:: Data excerpts

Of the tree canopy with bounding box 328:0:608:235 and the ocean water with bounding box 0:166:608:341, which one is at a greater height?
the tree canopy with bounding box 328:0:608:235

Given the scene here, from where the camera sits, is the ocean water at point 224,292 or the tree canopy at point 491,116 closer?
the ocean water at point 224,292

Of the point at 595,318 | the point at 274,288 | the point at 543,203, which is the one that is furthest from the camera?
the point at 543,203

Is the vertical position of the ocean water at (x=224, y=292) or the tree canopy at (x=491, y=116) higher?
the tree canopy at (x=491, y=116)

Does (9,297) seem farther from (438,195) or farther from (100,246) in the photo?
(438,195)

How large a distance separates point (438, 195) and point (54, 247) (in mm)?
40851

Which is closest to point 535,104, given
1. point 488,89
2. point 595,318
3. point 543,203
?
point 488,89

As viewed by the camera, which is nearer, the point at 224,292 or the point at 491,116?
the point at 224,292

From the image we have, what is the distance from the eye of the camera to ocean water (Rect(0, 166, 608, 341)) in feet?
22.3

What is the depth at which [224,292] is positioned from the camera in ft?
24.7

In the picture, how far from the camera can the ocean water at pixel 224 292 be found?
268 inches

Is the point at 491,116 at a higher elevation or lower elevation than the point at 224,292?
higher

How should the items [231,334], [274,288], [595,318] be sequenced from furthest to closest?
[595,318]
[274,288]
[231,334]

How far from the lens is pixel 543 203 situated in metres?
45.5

::::
:: Data excerpts

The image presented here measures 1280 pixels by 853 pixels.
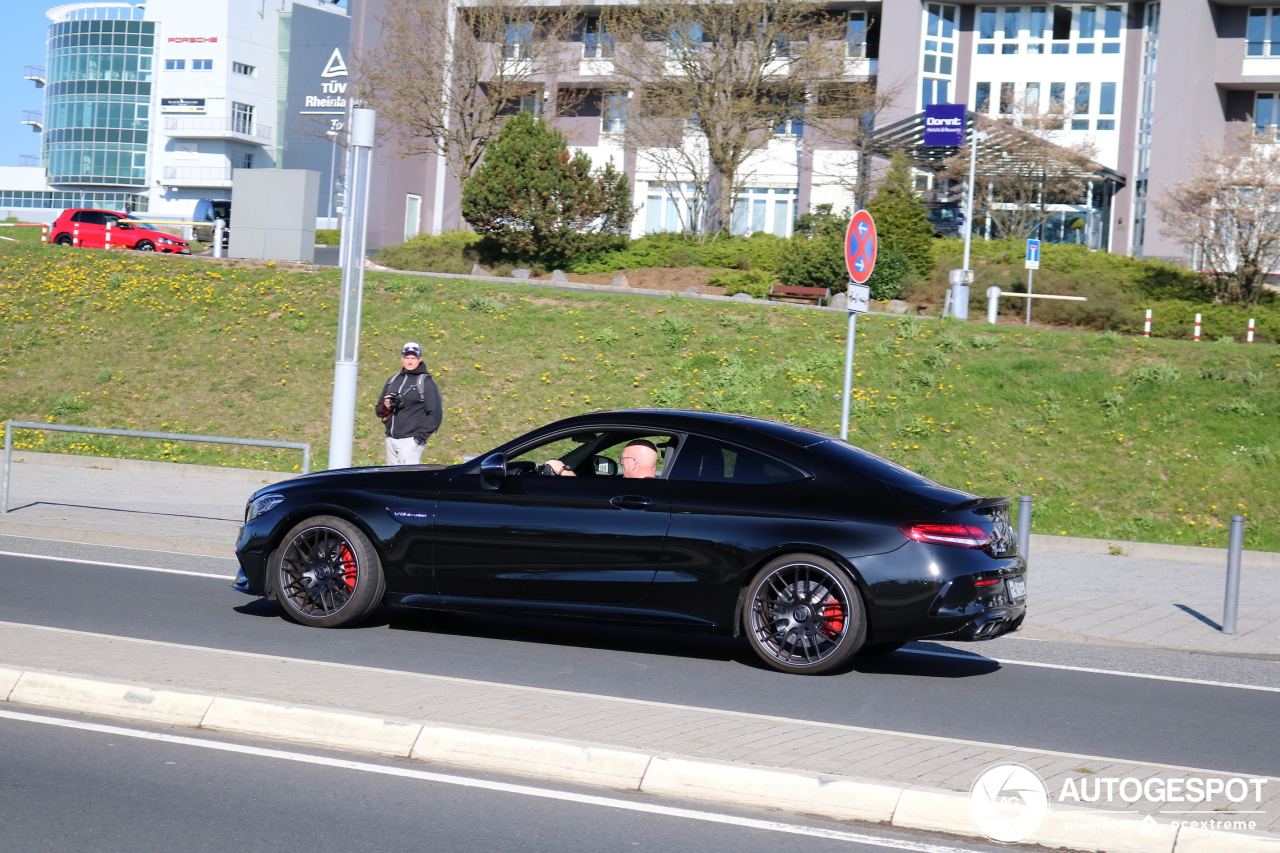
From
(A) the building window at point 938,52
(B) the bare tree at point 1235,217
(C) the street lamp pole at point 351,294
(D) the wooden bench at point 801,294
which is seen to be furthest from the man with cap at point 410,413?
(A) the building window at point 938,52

::::
:: Data excerpts

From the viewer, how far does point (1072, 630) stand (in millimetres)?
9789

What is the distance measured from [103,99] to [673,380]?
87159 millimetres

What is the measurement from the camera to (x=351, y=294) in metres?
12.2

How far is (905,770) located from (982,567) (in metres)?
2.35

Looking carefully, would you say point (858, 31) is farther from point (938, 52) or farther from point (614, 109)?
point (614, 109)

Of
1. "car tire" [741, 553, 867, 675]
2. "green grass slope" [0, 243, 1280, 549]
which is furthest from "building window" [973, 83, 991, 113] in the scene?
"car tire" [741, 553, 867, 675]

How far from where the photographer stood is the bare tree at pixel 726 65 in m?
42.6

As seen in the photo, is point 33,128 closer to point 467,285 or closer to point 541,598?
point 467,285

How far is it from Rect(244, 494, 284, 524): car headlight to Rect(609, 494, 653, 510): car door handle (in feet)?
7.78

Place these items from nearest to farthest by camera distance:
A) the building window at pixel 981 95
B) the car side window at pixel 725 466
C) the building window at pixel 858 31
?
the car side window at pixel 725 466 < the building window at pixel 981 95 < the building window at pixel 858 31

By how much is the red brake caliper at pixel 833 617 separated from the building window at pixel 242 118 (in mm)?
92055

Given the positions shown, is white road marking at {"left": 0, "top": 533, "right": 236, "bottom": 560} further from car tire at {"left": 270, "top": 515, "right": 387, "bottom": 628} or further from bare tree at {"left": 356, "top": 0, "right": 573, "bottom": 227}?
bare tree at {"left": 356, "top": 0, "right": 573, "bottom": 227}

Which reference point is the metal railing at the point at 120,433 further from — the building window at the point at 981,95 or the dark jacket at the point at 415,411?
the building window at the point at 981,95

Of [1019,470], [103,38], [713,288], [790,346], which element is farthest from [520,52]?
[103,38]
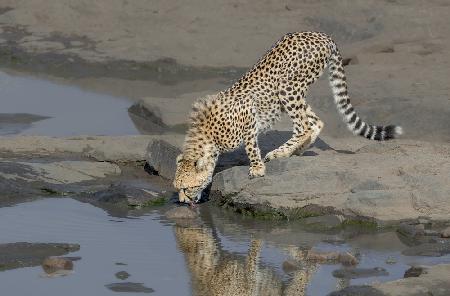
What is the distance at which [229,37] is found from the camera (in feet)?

::::

Problem details =
Please write out the data from the line containing "Of [1019,470], [103,38], [713,288], [790,346], which" through the line containing "What is the distance at", leaving the pictures out of your answer.

Problem solution =
Of [1019,470], [103,38], [713,288], [790,346], which element is farthest from [520,52]?
[103,38]
What is the distance at which [229,37] is found from the camera (in feet)?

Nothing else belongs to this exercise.